Aber ist damit im Szene-Sprachgebrauch nicht eher gemeint, dass ein Reaktionsfetischist Lust aus der Lust seines Gegenübers zieht?
In den Webforen der letzten 10 Jahre ist diese Interpretation häufig zu lesen.
(Ich bringe damit die erste Post-Hype-Phase der SZ um etwa 2006/7 in Zusammenhang, als diese von "Interessierten" überschwemmt wurde.)
Sie ist allerdings das krasse Gegenteil der allgemeinen (=Rest der Welt), insbesondere der psychologischen Definition.
Genauer:
Sadomasochismus wird allgemein so verstanden, dass der Masochist durch das Handeln seines Partners Qual empfindet. Punkt.
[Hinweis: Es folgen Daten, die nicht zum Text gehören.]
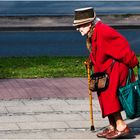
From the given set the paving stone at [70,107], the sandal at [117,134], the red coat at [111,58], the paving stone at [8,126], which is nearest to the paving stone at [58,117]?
the paving stone at [70,107]

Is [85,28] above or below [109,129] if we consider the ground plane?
above

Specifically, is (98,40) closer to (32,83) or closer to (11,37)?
(32,83)

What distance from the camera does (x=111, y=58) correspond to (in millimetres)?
7641

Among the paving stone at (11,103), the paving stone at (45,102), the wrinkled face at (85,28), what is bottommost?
the paving stone at (45,102)

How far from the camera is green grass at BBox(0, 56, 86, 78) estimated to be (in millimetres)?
12375

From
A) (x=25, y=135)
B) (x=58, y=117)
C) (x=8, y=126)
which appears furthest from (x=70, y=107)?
(x=25, y=135)

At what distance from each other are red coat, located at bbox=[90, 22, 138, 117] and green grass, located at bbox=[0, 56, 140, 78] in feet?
14.9

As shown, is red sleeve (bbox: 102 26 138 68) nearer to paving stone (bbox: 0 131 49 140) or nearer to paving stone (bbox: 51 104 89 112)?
paving stone (bbox: 0 131 49 140)

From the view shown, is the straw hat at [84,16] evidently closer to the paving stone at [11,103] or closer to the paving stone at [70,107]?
the paving stone at [70,107]

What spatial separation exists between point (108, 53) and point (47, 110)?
2216 millimetres

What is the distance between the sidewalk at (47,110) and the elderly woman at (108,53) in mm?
624

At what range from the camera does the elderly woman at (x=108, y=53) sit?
7.55m

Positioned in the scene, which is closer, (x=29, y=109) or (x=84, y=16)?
(x=84, y=16)

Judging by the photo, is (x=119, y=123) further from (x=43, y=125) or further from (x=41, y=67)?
(x=41, y=67)
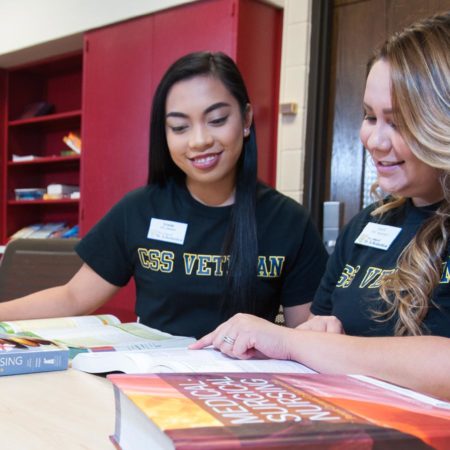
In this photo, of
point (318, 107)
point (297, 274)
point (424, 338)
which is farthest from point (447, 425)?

Diese Qual kann er in Lust/Erfüllung/Befriedigung umsetzen; dies ist die Besonderheit des Masochisten.
In der neueren Online-Interpretation wird erst erst einmal der "Zwischenschritt" des Quälens übersprungen, also, aus dem Handeln folge direkt die Lust, und in einem weiteren Schritt die Qual ganz untersagt, es dürfe also nicht zur Qual/Leid/Schmerz kommen, sondern das sadistische Handeln müsse direkt zur Lust des Masochisten führen.
Daraus wiederum leiten sich Aussagen ab wie "der Sadist zieht seine Lust aus der Lust des Masochisten".
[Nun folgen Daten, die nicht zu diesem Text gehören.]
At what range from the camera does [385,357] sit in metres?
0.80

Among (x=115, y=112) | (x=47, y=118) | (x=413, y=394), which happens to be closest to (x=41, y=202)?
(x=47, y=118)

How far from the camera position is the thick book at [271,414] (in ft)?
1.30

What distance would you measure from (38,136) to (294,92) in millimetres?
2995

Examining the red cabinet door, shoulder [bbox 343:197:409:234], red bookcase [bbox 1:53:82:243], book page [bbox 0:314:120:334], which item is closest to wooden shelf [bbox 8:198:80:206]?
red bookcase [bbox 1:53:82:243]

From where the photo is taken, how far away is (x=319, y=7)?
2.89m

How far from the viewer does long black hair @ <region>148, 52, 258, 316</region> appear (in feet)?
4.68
Das ist Neusprech, Quark, Unsinn.
Es gibt natürlich Menschen, die genaus so handeln, denken, fühlen (sie ziehen ihre Lust aus der des Partners) - nur, das ist eben nicht Sadismus, nicht Masochismus und auch nicht Sadomasochismus.
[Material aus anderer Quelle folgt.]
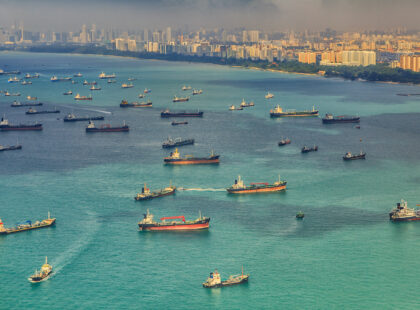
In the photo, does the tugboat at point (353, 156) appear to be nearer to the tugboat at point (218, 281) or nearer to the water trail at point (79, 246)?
the water trail at point (79, 246)

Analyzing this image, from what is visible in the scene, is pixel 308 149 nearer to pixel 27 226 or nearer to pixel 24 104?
pixel 27 226

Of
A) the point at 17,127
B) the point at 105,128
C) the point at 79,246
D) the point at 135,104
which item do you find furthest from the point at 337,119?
the point at 79,246

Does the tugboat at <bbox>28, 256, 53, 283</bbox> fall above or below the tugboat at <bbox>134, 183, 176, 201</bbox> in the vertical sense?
below

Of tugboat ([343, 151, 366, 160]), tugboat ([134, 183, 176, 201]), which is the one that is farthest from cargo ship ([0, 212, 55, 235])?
tugboat ([343, 151, 366, 160])

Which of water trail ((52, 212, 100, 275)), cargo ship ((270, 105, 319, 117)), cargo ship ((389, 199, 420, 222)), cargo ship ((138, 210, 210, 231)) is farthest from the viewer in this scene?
cargo ship ((270, 105, 319, 117))

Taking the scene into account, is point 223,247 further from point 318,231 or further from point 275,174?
point 275,174

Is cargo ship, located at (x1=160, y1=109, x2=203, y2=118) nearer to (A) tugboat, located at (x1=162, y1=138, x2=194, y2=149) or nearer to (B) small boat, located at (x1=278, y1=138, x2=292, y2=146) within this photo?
(A) tugboat, located at (x1=162, y1=138, x2=194, y2=149)
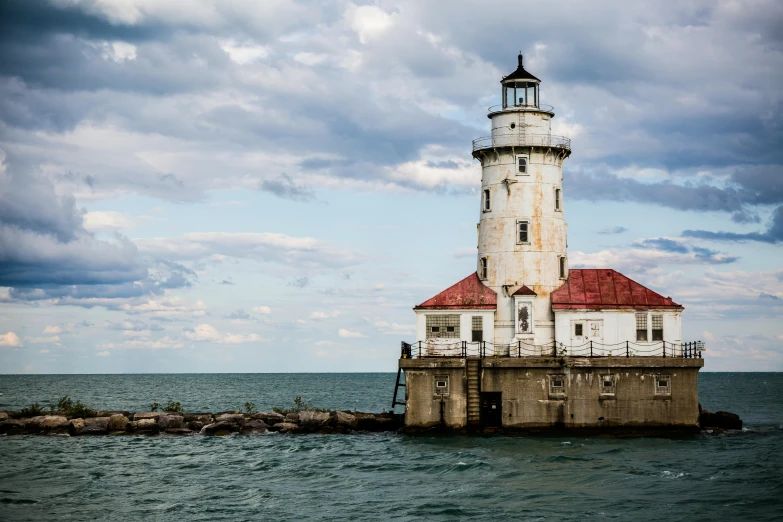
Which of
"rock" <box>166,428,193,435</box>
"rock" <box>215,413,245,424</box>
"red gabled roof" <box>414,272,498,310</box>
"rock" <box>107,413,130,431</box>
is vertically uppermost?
"red gabled roof" <box>414,272,498,310</box>

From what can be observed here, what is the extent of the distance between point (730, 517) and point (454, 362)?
1677 centimetres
Selbstüberwindung z. B. eines Marathonläufers auch dessen Masochismus bedienen kann. Ich glaube, es gibt Menschen, die eine sehr große Fähigkeit zur Selbstüberwindung haben – sei es, weil sie das unangenehme Gefühl, das es zu überwinden gilt, relativ leicht ausblenden bzw. umwandeln können; sei es, weil die verheißene Belohnung einen derart starken Reiz ausübt.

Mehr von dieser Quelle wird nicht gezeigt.